Another rationale for the outpost’s placement was that Keating was near a road. In fact, the road was impassible for all but the smallest vehicles and was in fact where Lt. Keating died trying to get a larger truck through.
It’s easy to go on and on about some of the seemingly inane decisions usually made by senior commanders or politicians. The outpost was so isolated it was difficult to get reinforcements or support there. With the pols concentrating on Iraq, there weren’t enough helicopters, planes or other resources to provide proper support.

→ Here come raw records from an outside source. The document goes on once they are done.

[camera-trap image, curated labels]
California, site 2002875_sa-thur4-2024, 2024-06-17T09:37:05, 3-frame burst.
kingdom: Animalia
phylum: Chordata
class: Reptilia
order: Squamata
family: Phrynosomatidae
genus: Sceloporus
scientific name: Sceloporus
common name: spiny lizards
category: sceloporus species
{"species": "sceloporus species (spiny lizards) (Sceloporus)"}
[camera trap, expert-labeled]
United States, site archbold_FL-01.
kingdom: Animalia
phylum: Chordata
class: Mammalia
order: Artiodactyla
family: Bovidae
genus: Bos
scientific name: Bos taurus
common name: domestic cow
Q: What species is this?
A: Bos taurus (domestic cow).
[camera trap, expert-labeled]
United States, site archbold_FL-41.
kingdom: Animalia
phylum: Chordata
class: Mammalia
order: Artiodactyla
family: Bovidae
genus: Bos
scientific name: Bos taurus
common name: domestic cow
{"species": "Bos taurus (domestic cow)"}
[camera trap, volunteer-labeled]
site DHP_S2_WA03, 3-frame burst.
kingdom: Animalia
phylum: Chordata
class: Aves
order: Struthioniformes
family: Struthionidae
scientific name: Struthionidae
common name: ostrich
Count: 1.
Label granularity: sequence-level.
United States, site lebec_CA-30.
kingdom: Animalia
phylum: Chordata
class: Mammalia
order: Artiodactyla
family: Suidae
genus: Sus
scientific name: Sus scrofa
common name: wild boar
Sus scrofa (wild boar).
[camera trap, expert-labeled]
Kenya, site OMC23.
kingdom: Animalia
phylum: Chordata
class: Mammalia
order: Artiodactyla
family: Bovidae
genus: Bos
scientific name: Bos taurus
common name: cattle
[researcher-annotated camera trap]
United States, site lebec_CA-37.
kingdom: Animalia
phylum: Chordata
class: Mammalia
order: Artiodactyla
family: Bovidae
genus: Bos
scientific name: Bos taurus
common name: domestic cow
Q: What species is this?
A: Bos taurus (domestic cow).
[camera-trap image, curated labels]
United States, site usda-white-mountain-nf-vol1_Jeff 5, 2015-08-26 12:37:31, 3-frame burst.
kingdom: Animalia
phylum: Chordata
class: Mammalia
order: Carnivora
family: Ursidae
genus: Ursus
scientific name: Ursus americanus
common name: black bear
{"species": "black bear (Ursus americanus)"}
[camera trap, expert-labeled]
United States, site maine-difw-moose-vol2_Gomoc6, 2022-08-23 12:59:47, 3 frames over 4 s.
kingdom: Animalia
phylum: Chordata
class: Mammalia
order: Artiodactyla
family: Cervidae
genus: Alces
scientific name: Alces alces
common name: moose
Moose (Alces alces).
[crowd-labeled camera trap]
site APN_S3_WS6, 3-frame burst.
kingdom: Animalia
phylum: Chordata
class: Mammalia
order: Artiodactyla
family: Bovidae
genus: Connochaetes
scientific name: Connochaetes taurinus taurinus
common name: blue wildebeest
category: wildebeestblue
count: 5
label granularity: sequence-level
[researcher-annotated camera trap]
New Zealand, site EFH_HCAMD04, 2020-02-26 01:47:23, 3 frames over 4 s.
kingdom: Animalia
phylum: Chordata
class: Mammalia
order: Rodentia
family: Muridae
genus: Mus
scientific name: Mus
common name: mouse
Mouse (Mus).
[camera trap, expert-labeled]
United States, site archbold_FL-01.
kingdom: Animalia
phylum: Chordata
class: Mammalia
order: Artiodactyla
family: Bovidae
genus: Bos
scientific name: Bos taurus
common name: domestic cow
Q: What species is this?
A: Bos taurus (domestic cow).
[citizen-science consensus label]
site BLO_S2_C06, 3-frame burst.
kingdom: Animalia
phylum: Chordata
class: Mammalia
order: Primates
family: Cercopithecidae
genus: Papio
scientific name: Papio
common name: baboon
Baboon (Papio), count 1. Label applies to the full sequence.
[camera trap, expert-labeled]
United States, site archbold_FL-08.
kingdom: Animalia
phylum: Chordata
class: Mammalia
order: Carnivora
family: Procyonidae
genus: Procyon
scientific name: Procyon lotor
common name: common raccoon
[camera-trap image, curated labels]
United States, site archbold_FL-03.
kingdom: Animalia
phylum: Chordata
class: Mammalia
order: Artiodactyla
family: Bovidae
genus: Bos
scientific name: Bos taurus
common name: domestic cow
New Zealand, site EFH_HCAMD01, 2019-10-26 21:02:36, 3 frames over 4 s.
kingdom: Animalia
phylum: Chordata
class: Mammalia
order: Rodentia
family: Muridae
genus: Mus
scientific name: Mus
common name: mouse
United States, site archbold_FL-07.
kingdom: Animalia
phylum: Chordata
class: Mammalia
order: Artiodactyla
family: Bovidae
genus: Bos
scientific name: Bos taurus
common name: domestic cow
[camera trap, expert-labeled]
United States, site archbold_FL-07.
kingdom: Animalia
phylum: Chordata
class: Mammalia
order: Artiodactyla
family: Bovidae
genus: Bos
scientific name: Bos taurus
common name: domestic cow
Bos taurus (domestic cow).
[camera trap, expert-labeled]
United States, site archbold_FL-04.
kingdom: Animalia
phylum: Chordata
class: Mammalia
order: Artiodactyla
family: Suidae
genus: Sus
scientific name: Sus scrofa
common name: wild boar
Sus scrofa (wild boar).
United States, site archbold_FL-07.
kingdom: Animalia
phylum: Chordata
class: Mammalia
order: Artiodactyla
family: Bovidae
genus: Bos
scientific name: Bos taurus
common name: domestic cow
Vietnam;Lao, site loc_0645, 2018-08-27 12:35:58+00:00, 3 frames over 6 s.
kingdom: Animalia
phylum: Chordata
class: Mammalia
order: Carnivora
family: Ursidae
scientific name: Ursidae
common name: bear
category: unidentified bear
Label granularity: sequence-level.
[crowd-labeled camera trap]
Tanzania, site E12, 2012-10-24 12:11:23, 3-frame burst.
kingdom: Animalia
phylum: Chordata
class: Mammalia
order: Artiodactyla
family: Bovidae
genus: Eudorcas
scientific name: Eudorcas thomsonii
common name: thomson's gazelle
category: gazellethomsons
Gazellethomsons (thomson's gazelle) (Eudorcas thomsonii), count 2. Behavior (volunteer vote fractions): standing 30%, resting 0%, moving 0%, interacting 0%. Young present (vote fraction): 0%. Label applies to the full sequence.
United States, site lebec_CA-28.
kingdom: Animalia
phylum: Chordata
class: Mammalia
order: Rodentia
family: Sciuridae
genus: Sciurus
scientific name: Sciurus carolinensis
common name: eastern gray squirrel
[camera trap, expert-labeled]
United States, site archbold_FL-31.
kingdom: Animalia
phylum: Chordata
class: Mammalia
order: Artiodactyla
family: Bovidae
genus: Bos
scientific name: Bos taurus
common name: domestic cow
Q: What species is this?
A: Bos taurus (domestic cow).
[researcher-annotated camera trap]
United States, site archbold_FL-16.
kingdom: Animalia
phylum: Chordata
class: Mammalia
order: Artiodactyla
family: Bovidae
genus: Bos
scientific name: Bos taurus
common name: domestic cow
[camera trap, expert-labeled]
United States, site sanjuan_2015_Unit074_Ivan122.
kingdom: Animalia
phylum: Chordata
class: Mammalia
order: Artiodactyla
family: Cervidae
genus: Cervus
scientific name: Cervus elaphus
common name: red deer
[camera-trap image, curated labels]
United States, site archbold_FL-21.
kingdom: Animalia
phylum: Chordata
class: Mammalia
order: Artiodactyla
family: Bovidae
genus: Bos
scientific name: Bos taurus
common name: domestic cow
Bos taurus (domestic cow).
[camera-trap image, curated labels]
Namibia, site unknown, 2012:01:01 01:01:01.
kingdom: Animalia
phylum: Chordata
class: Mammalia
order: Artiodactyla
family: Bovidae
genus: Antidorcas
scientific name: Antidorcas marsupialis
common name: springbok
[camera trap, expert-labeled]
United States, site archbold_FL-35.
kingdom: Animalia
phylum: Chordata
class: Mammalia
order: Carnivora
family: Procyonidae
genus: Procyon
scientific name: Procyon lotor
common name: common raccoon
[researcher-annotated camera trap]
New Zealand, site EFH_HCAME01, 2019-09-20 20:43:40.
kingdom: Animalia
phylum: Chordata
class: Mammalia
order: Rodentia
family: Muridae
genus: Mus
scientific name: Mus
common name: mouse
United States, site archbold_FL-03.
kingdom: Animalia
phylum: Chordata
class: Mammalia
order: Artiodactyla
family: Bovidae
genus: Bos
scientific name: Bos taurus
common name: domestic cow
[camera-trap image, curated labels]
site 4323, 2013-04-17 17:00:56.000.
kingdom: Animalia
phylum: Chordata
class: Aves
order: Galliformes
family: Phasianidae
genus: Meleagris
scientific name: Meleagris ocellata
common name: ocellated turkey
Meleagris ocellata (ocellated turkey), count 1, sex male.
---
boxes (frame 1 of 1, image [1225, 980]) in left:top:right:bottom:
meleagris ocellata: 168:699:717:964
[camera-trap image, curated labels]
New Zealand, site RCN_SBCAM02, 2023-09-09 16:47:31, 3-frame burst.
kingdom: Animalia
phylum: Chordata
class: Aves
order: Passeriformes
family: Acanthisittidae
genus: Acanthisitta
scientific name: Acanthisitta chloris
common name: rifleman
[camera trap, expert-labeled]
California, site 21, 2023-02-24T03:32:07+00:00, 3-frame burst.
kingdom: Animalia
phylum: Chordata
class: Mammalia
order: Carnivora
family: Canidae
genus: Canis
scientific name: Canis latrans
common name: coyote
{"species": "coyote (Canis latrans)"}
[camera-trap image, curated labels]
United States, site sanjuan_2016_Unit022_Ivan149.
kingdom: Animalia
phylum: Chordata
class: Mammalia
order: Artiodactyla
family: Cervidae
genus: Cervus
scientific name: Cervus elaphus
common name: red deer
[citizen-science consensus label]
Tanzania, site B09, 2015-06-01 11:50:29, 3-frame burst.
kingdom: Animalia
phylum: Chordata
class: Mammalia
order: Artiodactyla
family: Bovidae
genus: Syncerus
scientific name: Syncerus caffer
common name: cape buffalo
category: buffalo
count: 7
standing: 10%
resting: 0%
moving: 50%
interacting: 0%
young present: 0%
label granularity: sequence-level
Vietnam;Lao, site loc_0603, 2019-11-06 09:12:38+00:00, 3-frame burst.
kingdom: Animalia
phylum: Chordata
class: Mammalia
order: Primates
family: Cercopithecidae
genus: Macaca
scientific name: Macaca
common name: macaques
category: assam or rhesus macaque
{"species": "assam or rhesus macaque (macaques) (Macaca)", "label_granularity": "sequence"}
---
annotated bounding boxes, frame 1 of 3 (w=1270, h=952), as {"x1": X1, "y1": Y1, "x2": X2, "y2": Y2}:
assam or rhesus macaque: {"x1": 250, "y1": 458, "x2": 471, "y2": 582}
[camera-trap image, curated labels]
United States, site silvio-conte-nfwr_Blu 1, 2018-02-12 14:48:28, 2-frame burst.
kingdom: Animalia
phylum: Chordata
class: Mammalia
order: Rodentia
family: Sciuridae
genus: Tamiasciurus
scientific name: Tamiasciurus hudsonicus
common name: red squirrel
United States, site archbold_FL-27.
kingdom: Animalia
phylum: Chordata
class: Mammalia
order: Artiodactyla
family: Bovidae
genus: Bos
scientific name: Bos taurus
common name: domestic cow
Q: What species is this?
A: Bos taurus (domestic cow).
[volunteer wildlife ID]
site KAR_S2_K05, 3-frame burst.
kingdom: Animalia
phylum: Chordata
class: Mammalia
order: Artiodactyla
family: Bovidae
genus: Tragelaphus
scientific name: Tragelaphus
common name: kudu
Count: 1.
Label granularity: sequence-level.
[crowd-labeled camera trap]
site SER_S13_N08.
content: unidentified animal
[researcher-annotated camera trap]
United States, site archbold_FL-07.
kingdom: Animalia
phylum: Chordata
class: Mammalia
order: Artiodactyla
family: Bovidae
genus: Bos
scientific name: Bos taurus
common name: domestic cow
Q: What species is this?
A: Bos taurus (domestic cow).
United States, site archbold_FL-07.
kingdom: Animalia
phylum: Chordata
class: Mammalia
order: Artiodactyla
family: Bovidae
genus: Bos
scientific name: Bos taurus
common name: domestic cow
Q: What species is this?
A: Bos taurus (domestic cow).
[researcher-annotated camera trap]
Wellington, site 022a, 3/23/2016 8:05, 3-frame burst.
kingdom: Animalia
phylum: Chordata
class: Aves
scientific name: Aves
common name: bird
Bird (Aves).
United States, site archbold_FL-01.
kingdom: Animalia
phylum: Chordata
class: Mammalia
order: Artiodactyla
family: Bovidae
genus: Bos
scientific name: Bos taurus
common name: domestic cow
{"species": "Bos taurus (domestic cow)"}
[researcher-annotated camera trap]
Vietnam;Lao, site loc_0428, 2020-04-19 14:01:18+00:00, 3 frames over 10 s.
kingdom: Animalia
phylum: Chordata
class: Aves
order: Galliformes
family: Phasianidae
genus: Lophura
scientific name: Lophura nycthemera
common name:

The mission to build bridges (literally and figuratively) with and for the locals was a sham. The largely primitive locals didn’t want them, because bridges and roads brought the tax man and “modernizers from Kabul to instruct them on how to treat their women.”
I could go on and on about the Kafka-esque absurdity of Camp Keating, but “The Outpost” is about much more than that. It is about soldiers who believed they’d “be killed the next time [they] rolled out of the gate — or if not killed at least wounded in a way that will forever make life a miserable challenge” — yet go out and do their duty every day.
On Oct. 3, 2009, the roughly 50 soldiers there were attacked by an overwhelming force. Eight died, 10 were wounded and more than 100 enemy troops were killed. Shortly thereafter the base was abandoned.
Curt Schleier reads and writes in New Jersey.